Die DIMB-IG´s (gibt ja noch andere) sind wiederum lokale Grupen der DIMB, die deren Interessen in der jeweiligen Region vertreten. Es ist einfacher, eine Problematik zu behandeln, wenn man vor Ort ist.   Mit dem Racingteam hat die IG nur insofern zu tun, daß es eben auch Racingteam-Mitglieder in der IG gibt. Wir sind definitiv keine Racer-Runde!


----------



## arkonis (23. Juli 2006)

alles klar


----------



## wissefux (2. August 2006)

*... mal nach oben schieb ...*


----------



## trekkinger (3. August 2006)

Hallo!

Ich darf mich vorstellen. 

Habe ich mich als Mitfahrer eingetragen, die Tourenbeschreibung klingt sehr verführerisch. 
Sollte es aber Hunde und Katzen regnen, würde ich dann doch fernbleiben.


Freue mich schon sehr!


----------



## MTB-News.de




----------



## caroka (4. August 2006)

Hey Leute, 
sagt mal, habe ich da was überlesen oder ist kein "Einkehrschwung" am Schluss geplant.
Da kann ich mich ja gar nicht auf mein Fresschen und Wässerchen freuen. Wie soll ich das denn durchstehen?
Das geht so nicht


----------



## Torpedo64 (4. August 2006)

Findet die Tour auch bei jedem Wetter statt? Hoffentlich sind nicht alle 'Schönwetter' - Fahrer...


----------



## Schwarzer Kater (4. August 2006)

@Torpedo: Zumindest die, die fahren wollen, werden die Möglichkeit dazu haben. Außer bei Gewitter oder Sturm wird gefahren!

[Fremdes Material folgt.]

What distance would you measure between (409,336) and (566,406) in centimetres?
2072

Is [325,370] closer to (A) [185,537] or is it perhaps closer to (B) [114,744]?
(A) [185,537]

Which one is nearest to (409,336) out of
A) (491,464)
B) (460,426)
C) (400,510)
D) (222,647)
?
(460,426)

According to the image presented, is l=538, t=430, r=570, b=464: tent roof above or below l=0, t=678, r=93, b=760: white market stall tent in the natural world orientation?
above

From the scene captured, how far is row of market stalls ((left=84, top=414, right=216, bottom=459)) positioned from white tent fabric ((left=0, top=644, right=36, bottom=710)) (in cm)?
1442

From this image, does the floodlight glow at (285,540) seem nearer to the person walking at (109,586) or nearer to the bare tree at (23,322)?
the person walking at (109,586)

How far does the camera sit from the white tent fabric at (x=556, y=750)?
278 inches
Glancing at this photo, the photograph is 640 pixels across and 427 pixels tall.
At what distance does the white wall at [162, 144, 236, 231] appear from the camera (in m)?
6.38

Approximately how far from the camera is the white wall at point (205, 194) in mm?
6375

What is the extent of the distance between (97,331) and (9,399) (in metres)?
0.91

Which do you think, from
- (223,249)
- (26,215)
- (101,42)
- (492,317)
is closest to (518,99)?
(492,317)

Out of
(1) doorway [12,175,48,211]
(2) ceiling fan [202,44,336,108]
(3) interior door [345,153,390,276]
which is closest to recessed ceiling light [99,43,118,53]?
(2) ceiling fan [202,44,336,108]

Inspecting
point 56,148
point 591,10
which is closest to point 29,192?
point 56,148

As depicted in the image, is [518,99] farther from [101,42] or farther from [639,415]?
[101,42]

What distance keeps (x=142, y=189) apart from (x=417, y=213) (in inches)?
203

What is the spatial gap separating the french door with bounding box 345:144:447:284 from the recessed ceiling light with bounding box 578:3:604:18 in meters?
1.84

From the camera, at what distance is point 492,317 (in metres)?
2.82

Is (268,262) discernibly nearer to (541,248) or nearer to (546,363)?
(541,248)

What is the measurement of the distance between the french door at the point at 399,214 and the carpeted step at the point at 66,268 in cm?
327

@Caro: Da haben wir noch keine gute Idee für gefunden. Wenn jemand ´ne Idee hat (vielleicht noch mal zum Herzberg hoch oder so) können wir das ja am Tourende abstimmen.


----------



## trekkinger (4. August 2006)

Kann mit bitte jemand den Weg zur Saalburg erklären? Ich komme über die B455 aus Richtung Wiesbaden.

Viele Grüße
Kai


----------



## caroka (4. August 2006)

Schwarzer Kater schrieb:
			
		

> @Torpedo: Zumindest die, die fahren wollen, werden die Möglichkeit dazu haben. Außer bei Gewitter oder Sturm wird gefahren!


Manchmal sind sogar Fangopackungen inclusive und das Ganze für lau.



			
				Schwarzer Kater schrieb:
			
		

> @Caro: Da haben wir noch keine gute Idee für gefunden. Wenn jemand ´ne Idee hat (vielleicht noch mal zum Herzberg hoch oder so) können wir  ja am Tourende abstimmen.


Na gut, vllt regnet es ja auch so, dass man sich viel mehr auf 'ne warme Dusche freut.:grins:


----------



## Schwarzer Kater (4. August 2006)

trekkinger schrieb:
			
		

> Kann mit bitte jemand den Weg zur Saalburg erklären? Ich komme über die B455 aus Richtung Wiesbaden.


Na die ist doch nun wirklich nicht zu verfehlen..., sag bloß, du warst noch nie da?!?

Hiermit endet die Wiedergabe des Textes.